◆ RECORDS PROVIDED
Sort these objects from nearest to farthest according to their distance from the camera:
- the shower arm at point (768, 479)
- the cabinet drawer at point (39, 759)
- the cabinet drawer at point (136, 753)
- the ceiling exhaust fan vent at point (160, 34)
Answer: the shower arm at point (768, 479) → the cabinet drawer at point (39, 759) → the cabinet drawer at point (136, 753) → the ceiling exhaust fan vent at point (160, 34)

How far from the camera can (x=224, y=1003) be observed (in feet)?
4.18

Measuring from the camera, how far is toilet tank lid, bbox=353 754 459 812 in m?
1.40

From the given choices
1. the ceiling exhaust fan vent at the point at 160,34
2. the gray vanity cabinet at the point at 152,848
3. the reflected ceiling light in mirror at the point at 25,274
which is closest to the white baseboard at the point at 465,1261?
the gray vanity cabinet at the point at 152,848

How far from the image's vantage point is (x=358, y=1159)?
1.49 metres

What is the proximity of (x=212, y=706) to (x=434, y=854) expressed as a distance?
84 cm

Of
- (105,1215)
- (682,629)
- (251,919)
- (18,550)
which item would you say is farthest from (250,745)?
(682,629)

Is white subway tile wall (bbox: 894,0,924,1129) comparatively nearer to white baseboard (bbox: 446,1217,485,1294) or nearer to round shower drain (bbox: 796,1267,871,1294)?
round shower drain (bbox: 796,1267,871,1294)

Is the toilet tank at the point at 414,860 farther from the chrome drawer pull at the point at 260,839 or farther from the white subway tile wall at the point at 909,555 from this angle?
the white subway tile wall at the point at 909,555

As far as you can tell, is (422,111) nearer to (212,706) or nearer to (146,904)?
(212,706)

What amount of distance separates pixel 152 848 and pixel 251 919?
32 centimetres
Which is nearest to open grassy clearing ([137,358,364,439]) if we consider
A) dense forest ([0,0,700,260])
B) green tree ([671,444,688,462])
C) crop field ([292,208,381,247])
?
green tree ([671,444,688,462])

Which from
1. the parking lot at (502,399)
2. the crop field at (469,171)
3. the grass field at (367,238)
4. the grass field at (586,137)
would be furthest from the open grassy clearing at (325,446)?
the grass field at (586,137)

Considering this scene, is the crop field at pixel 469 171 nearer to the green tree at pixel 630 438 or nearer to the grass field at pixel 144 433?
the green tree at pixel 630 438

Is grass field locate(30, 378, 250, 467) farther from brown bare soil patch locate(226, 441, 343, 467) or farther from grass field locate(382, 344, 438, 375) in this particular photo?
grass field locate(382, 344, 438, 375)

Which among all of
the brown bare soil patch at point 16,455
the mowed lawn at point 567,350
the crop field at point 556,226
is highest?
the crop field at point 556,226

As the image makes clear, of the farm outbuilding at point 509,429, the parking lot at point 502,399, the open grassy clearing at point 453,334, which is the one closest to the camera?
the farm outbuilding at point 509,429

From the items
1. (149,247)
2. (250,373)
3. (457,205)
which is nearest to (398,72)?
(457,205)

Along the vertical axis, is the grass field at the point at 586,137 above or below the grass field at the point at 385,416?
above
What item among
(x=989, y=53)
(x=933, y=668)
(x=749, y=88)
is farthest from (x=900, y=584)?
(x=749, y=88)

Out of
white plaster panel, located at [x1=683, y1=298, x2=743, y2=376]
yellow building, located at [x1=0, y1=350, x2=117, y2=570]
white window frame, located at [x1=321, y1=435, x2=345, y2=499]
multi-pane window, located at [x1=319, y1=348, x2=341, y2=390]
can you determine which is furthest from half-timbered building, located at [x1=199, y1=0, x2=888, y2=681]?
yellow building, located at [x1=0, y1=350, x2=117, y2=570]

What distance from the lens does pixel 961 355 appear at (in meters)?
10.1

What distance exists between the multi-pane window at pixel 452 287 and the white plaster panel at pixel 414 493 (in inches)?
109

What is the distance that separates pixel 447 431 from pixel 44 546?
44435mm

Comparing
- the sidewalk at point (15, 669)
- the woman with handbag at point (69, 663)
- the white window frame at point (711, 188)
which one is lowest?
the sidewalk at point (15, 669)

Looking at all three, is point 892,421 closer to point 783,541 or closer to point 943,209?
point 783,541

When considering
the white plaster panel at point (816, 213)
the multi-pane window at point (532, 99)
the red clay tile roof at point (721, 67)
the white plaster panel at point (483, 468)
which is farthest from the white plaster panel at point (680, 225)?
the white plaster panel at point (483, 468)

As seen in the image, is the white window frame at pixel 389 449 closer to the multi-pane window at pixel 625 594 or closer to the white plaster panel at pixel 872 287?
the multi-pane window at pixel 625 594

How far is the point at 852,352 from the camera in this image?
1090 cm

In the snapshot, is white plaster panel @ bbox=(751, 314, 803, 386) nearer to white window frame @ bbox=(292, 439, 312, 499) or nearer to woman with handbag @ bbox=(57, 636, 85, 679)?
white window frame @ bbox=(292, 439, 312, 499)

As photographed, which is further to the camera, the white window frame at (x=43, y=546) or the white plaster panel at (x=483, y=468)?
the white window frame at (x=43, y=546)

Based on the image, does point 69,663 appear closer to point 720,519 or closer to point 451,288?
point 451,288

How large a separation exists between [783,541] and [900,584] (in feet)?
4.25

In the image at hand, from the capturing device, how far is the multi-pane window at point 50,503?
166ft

◆ WHAT YOU WILL DO
Please rewrite every row above as a numbered list, with the blank lines left out.

◆ RESULT BELOW
1. Sort these objects from nearest to farthest according to their distance from the camera:
2. - the shower arm at point (768, 479)
3. - the cabinet drawer at point (39, 759)
4. - the cabinet drawer at point (136, 753)
5. - the ceiling exhaust fan vent at point (160, 34)
6. Answer: the shower arm at point (768, 479) → the cabinet drawer at point (39, 759) → the cabinet drawer at point (136, 753) → the ceiling exhaust fan vent at point (160, 34)
7. How far from the camera can (x=224, y=1003) be observed (in feet)?
8. 4.18
9. Measuring from the camera, how far is toilet tank lid, bbox=353 754 459 812 in m?
10. 1.40
11. From the given choices
12. 1. the ceiling exhaust fan vent at the point at 160,34
13. 2. the gray vanity cabinet at the point at 152,848
14. 3. the reflected ceiling light in mirror at the point at 25,274
15. which is closest to the white baseboard at the point at 465,1261?
16. the gray vanity cabinet at the point at 152,848
17. How far from the image's vantage point is (x=358, y=1159)?
18. 1.49 metres
19. What is the proximity of (x=212, y=706) to (x=434, y=854) expressed as a distance?
20. 84 cm
21. Of
22. - (105,1215)
23. - (682,629)
24. - (251,919)
25. - (18,550)
26. which item would you say is farthest from (250,745)?
27. (682,629)
28. Is white subway tile wall (bbox: 894,0,924,1129) comparatively nearer to white baseboard (bbox: 446,1217,485,1294) or nearer to round shower drain (bbox: 796,1267,871,1294)?
29. round shower drain (bbox: 796,1267,871,1294)
30. Is the toilet tank at the point at 414,860 farther from the chrome drawer pull at the point at 260,839 or farther from the white subway tile wall at the point at 909,555 from this angle?
31. the white subway tile wall at the point at 909,555
32. As far as you can tell, is (422,111) nearer to (212,706) or nearer to (146,904)?
33. (212,706)
34. What amount of distance separates pixel 152 848 and pixel 251 919?
35. 32 centimetres
36. Which is nearest to open grassy clearing ([137,358,364,439]) if we consider
37. A) dense forest ([0,0,700,260])
38. B) green tree ([671,444,688,462])
39. C) crop field ([292,208,381,247])
40. ?
41. green tree ([671,444,688,462])
42. Which from
43. 1. the parking lot at (502,399)
44. 2. the crop field at (469,171)
45. 3. the grass field at (367,238)
46. 4. the grass field at (586,137)
47. would be furthest from the open grassy clearing at (325,446)?
48. the grass field at (586,137)
49. Considering this scene, is the crop field at pixel 469 171 nearer to the green tree at pixel 630 438 or nearer to the grass field at pixel 144 433?
50. the green tree at pixel 630 438
51. Is grass field locate(30, 378, 250, 467) farther from brown bare soil patch locate(226, 441, 343, 467) or farther from grass field locate(382, 344, 438, 375) in this particular photo?
52. grass field locate(382, 344, 438, 375)
53. Which among all of
54. the brown bare soil patch at point 16,455
55. the mowed lawn at point 567,350
56. the crop field at point 556,226
57. is highest?
58. the crop field at point 556,226
59. As the image makes clear, of the farm outbuilding at point 509,429, the parking lot at point 502,399, the open grassy clearing at point 453,334, which is the one closest to the camera?
60. the farm outbuilding at point 509,429
61. From the items
62. 1. (149,247)
63. 2. (250,373)
64. 3. (457,205)
65. which is nearest to (398,72)?
66. (457,205)
67. Along the vertical axis, is the grass field at the point at 586,137 above or below the grass field at the point at 385,416?
68. above
69. What item among
70. (x=989, y=53)
71. (x=933, y=668)
72. (x=749, y=88)
73. is farthest from (x=900, y=584)?
74. (x=749, y=88)
75. Out of
76. white plaster panel, located at [x1=683, y1=298, x2=743, y2=376]
77. yellow building, located at [x1=0, y1=350, x2=117, y2=570]
78. white window frame, located at [x1=321, y1=435, x2=345, y2=499]
79. multi-pane window, located at [x1=319, y1=348, x2=341, y2=390]
80. can you determine which is furthest from half-timbered building, located at [x1=199, y1=0, x2=888, y2=681]?
81. yellow building, located at [x1=0, y1=350, x2=117, y2=570]
82. What distance from the lens does pixel 961 355 appear at (in meters)?
83. 10.1
84. What distance exists between the multi-pane window at pixel 452 287 and the white plaster panel at pixel 414 493 (in inches)?
85. 109
86. What is the distance that separates pixel 447 431 from pixel 44 546?
87. 44435mm
88. Comparing
89. - the sidewalk at point (15, 669)
90. - the woman with handbag at point (69, 663)
91. - the white window frame at point (711, 188)
92. which one is lowest?
93. the sidewalk at point (15, 669)
94. Looking at all three, is point 892,421 closer to point 783,541 or closer to point 943,209?
95. point 783,541
96. When considering
97. the white plaster panel at point (816, 213)
98. the multi-pane window at point (532, 99)
99. the red clay tile roof at point (721, 67)
100. the white plaster panel at point (483, 468)
101. which is farthest from the white plaster panel at point (680, 225)?
102. the white plaster panel at point (483, 468)
103. As seen in the image, is the white window frame at pixel 389 449 closer to the multi-pane window at pixel 625 594 or closer to the white plaster panel at pixel 872 287?
104. the multi-pane window at pixel 625 594
105. How far is the point at 852,352 from the camera in this image?
106. 1090 cm
107. In the snapshot, is white plaster panel @ bbox=(751, 314, 803, 386) nearer to white window frame @ bbox=(292, 439, 312, 499) or nearer to woman with handbag @ bbox=(57, 636, 85, 679)?
108. white window frame @ bbox=(292, 439, 312, 499)
109. As photographed, which is further to the camera, the white window frame at (x=43, y=546) or the white plaster panel at (x=483, y=468)?
110. the white window frame at (x=43, y=546)
111. Based on the image, does point 69,663 appear closer to point 720,519 or closer to point 451,288?
112. point 451,288
113. How large a separation exists between [783,541] and [900,584] (in feet)?
114. 4.25
115. In the image at hand, from the capturing device, how far is the multi-pane window at point 50,503?
116. 166ft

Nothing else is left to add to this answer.